> WHAT NEEDS TO BE DONE
Scan the records below for the line with "Older wood fence with landscaping" and the line with "bedroom featuring a". Repeat those two lines and every line between them exactly, and nothing else.

> RECORDS PROVIDED
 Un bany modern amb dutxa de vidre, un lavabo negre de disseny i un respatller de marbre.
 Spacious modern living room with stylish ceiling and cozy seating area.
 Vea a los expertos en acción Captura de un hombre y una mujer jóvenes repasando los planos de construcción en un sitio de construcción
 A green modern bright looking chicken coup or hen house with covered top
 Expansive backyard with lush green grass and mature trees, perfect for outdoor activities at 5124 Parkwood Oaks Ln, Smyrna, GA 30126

--

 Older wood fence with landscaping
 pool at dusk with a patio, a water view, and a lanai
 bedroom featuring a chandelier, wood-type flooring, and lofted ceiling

> OUTPUT OF THE EXERCISE
 Older wood fence with landscaping
 pool at dusk with a patio, a water view, and a lanai
 bedroom featuring a chandelier, wood-type flooring, and lofted ceiling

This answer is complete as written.